* Task objective: Look for "Does (x=241, y=54)" in the records below, then copy that line and every line after it, exactly and with nothing added.

### Data records

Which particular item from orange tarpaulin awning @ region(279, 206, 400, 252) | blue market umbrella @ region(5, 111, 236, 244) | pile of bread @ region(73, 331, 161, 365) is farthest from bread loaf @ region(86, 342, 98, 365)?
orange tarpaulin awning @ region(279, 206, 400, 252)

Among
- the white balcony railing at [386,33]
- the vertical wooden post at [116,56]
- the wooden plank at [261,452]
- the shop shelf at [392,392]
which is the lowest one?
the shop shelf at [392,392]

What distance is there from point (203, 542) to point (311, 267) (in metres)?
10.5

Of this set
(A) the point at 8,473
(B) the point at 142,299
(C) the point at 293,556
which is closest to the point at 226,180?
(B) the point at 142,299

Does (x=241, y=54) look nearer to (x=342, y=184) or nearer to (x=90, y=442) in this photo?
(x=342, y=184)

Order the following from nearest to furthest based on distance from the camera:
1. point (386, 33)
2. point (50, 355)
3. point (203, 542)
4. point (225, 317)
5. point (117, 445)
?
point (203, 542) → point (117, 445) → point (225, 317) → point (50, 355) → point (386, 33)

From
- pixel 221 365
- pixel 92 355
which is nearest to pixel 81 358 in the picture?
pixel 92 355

######

* Result for this task:
Does (x=241, y=54) look nearer to (x=342, y=184) or nearer to (x=90, y=442) in this photo?
(x=342, y=184)

Order the following from nearest to furthest based on distance from the camera:
1. point (386, 33)
2. point (50, 355)
3. point (203, 542)
4. point (225, 317)
5. point (117, 445)
?
point (203, 542) → point (117, 445) → point (225, 317) → point (50, 355) → point (386, 33)

From
- pixel 221 365
- pixel 92 355
which is nearest to pixel 81 358 in the picture?
pixel 92 355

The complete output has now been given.